- **ASSIGNMENT**:
Omit all images, then repeat exactly the lines below from the one containing "Double Chocolate Layer" through the one containing "Britney with Jamie Lynn", both ends included.

- **INFORMATION SUPPLIED**:
•••••
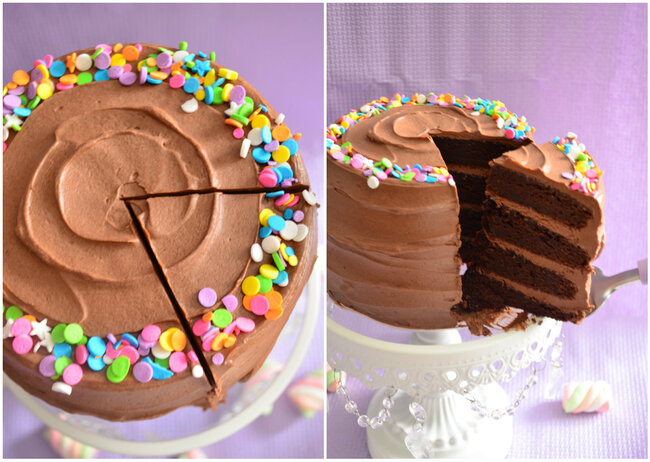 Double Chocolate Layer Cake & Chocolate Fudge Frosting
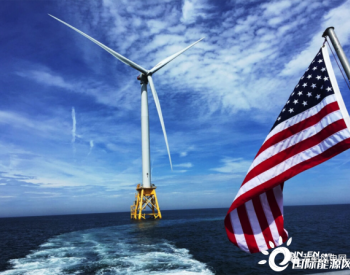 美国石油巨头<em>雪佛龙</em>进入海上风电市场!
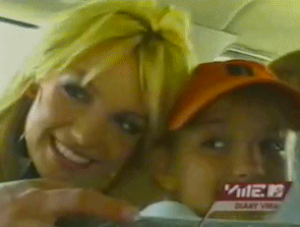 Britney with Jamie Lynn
•••••
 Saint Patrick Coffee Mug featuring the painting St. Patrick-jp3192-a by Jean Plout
•••••
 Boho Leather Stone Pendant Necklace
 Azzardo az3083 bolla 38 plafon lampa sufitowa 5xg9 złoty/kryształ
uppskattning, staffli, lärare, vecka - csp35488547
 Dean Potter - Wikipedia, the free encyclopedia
•••••
- **SOLUTION**:
 Double Chocolate Layer Cake & Chocolate Fudge Frosting
 美国石油巨头<em>雪佛龙</em>进入海上风电市场!
 Britney with Jamie Lynn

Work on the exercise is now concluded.